* **Given instruction**
Count the lines in the records below that contain the word "small". Report only the number.

* **Dataset extract**

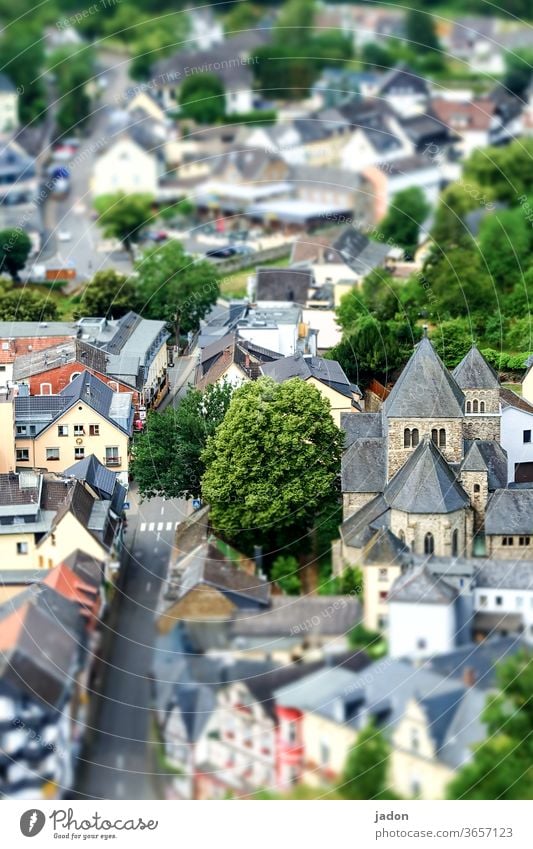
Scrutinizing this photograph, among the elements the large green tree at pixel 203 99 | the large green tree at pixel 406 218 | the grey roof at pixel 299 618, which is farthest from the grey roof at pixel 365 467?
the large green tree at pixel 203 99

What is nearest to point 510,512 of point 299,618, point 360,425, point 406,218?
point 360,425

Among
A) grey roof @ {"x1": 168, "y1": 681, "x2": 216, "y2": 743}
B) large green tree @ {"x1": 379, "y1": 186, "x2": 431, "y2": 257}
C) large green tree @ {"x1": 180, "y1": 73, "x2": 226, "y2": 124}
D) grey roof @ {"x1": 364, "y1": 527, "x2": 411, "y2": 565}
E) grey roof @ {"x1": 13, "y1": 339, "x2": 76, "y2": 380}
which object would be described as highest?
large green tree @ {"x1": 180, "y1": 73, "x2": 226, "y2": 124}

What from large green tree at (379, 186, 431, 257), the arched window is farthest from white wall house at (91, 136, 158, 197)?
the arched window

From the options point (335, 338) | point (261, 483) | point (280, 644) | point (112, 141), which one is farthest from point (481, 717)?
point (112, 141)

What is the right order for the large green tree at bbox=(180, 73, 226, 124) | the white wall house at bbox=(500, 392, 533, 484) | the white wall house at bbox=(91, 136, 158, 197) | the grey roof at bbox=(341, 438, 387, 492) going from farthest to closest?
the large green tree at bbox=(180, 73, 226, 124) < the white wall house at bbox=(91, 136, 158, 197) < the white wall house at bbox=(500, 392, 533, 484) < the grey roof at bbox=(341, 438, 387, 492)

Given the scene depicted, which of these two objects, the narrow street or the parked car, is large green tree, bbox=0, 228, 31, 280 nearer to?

--

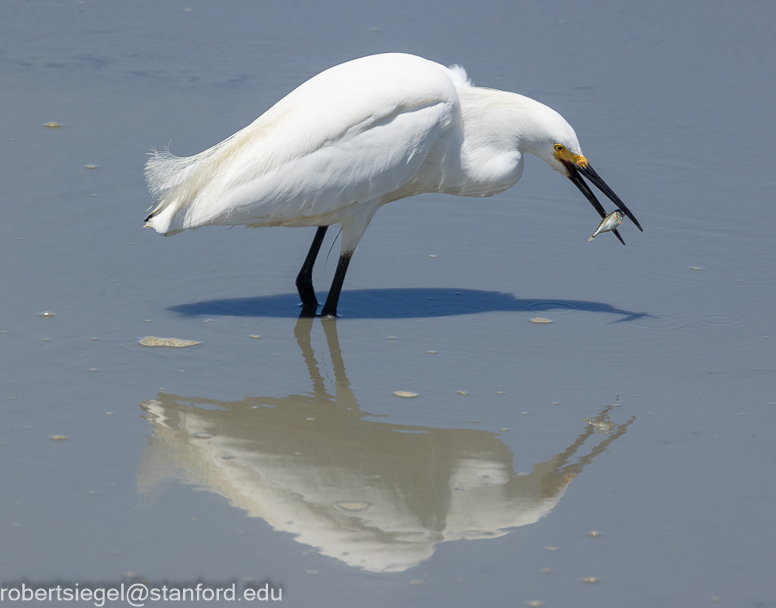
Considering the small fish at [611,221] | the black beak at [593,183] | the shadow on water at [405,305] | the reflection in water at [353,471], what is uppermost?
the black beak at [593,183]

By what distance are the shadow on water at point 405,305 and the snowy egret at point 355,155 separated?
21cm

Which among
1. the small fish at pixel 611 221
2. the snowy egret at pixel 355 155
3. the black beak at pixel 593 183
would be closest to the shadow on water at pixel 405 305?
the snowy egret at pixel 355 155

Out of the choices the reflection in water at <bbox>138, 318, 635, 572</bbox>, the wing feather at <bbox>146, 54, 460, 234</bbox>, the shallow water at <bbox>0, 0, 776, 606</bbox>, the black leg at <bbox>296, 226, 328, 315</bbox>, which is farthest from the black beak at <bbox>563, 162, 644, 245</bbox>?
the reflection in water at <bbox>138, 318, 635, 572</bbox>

* **Output for this task**
2